:: INSTRUCTIONS FOR THE TASK ::
Retype the stretch of the data from the line containing "With man's hand, located" through the end, leaving every character unchanged.

:: DATA ROWS ::
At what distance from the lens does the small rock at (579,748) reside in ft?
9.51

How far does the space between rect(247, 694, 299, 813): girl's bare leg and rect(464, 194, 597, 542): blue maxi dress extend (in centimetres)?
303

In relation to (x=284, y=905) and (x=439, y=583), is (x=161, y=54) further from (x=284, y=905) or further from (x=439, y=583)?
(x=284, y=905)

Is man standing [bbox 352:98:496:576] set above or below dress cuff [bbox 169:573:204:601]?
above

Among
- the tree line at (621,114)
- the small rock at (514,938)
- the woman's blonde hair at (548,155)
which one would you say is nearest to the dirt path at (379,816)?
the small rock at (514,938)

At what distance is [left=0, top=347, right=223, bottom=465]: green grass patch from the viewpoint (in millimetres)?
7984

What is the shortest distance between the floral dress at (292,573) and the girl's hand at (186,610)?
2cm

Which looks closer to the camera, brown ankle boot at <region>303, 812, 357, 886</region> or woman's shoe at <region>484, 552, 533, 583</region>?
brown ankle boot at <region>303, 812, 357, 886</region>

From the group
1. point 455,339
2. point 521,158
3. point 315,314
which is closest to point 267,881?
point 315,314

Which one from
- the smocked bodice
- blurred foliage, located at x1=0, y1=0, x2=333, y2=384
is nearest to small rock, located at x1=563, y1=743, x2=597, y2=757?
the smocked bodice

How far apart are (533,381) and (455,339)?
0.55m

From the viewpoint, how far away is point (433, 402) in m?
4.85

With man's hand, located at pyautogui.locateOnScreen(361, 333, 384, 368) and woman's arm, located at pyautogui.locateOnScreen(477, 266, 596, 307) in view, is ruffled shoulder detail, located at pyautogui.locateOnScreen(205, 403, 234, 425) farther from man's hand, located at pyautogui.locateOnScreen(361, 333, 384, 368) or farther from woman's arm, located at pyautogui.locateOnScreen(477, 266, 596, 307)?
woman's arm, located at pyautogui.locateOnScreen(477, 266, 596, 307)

:: SOLUTION TO THE PROBLEM ::
With man's hand, located at pyautogui.locateOnScreen(361, 333, 384, 368) and woman's arm, located at pyautogui.locateOnScreen(477, 266, 596, 307) in view, is ruffled shoulder detail, located at pyautogui.locateOnScreen(205, 403, 234, 425) farther from man's hand, located at pyautogui.locateOnScreen(361, 333, 384, 368) or farther from woman's arm, located at pyautogui.locateOnScreen(477, 266, 596, 307)?
woman's arm, located at pyautogui.locateOnScreen(477, 266, 596, 307)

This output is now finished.